Page 108 of Lesson Learned

I’m halfway to the car before I realise I’m still on the phone with my brother. My driver is nowhere in sight again. I grab the spare keys from the board near the door and climb into the driver’s seat, trying to remember how it’s done.

A small babble comes from my phone, and I pick it up, sticking it in the holder on the dash and putting it on speaker with one hand while starting the vehicle and scrabbling for the garage door release with the other.

“What’s happening?”

“There’s an incident at the school. They’re in lockdown. I’ll call you back.”

“Fuck that. Tell me what’s going on.”

There’s a long pause while I pull up to my front gate at the wrong angle and have to hang halfway out the window to punch in the code.

“I don’t know, yet. I’m heading there now. Call you back in five.”

“Leave me on speaker, you idiot. I can listen in.”

“No. I want to call Paisley. I need to check she’s all right.”

“If the school’s in lockdown, you won’t be able to call or get inside. That’s the whole point.”

My brother’s right. An annoying trait.

I’m fearful everything will be locked, but my swipe card works on the outer gate, and I pull into the school carpark. One ambulance sits near the lobby of the student housing block. The EMTs stand near the entry doors which are barricaded with steel shutters. If they’re not getting in, neither am I.
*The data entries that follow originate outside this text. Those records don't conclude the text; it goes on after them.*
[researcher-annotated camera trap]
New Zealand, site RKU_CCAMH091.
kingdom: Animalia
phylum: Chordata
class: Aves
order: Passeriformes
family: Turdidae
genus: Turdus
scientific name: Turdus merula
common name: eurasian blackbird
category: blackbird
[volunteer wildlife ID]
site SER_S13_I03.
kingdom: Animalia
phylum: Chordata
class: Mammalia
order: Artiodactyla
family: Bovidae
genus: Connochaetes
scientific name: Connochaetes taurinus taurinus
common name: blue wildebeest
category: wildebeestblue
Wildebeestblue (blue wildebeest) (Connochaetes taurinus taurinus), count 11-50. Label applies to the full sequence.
Another is parked by the side of the building, right where I left the body. A modesty screen blocks my view of the actual site.

Patrick cuts into my thoughts. “Well?”

“I’ll call you back once I find something out,” I say, disconnecting before he can object again and trying Paisley’s number. It goes to voicemail as expected.
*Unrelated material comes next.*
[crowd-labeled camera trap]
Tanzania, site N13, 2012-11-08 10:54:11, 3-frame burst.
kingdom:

My gaze moves to the school gate as a black sedan rolls through. It looks familiar in the way that deeply anonymous vehicles do.

The phone rings and I grab it. “Paisley?”
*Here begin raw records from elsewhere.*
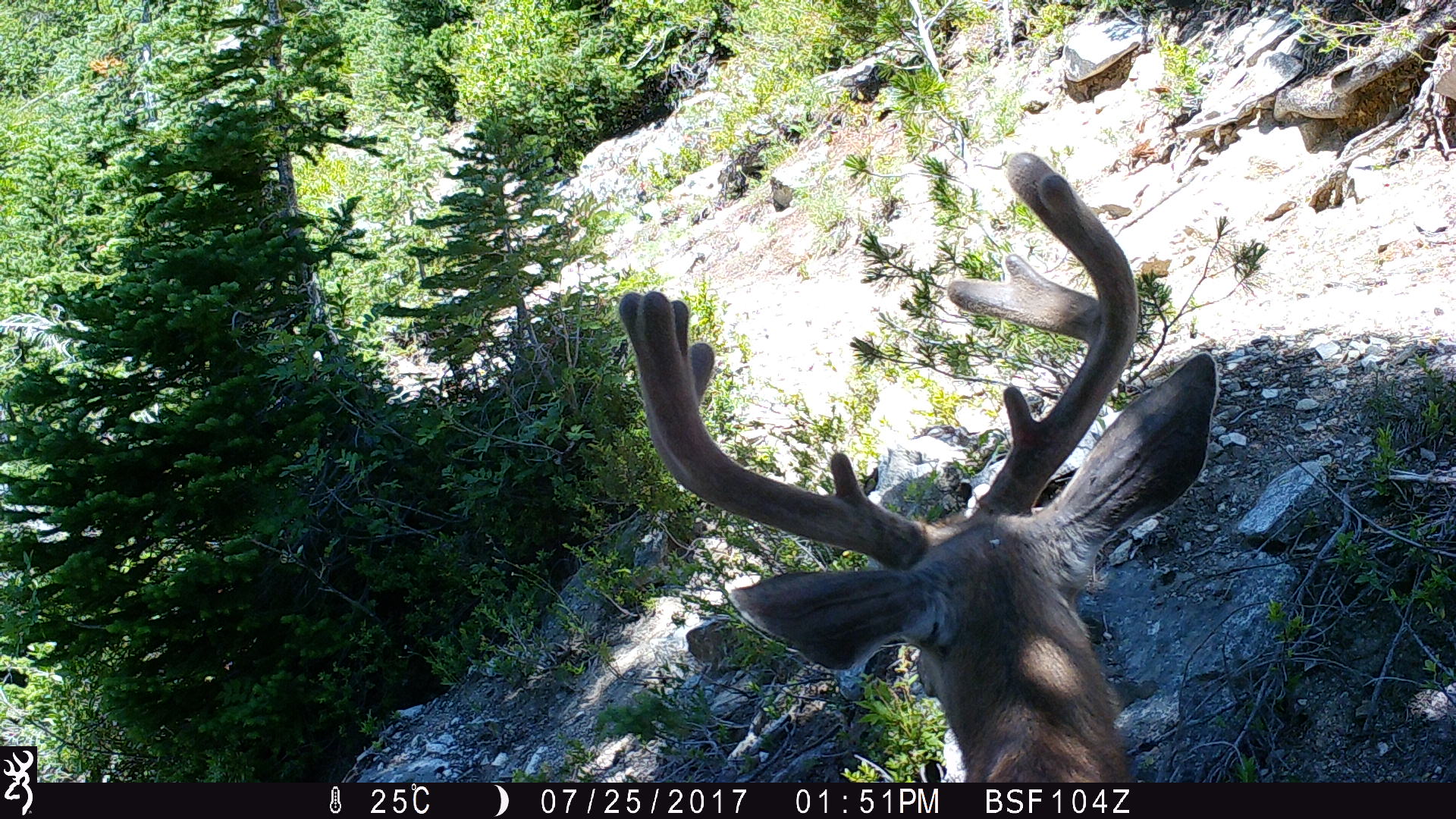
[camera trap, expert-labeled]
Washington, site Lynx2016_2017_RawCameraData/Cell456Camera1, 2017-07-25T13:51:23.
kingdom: Animalia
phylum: Chordata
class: Mammalia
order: Artiodactyla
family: Cervidae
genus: Odocoileus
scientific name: Odocoileus hemionus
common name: mule deer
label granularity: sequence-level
“If that stops you hanging up on me,” Patrick says with a laugh. He’s got the call on speaker, which means he’s driving. For once, I wouldn’t mind having him by my side. “By the way, you might want to look alive. Your boss is on his way.”

And my eyes return to the nondescript vehicle just in time to see Creighton emerge, the blackest thundercloud on a stormy day.

“You called him?”

“Didn’t need to. Apparently, he got some alert about a murdered boy. What are the chances?”

I click disconnect and get out, nodding to my uncle when he turns my way.

Fuck.

He gets back into his vehicle, leaving the door open for me. Knowing him, it’ll be armoured, offering protection against any attack. I jog across the carpark, climbing inside and shutting the door before I greet him.

“What’s this about James Malloch?”

And I hoped there’d be a way out without having to throw myself on this man’s non-existent mercy, but there isn’t. I take a breath. Whatever else happens, I need to make sure Paisley is free and clear.

“He’s dead. I killed him last night.”

Creighton’s eyes don’t glare so much as absorb all light in the vicinity and spit back what he doesn’t use. Even when Patrick and I were children, he never softened looking at us. Every time we left his house, I felt a numb gratitude that I wasn’t his son and that was before he killed our father.

“He’s dead,” he repeats, and I nod. “And you… what? Left him out on display? Threw him in a dumpster?”

Just the facts, I remind myself. My uncle isn’t fond of embellishment.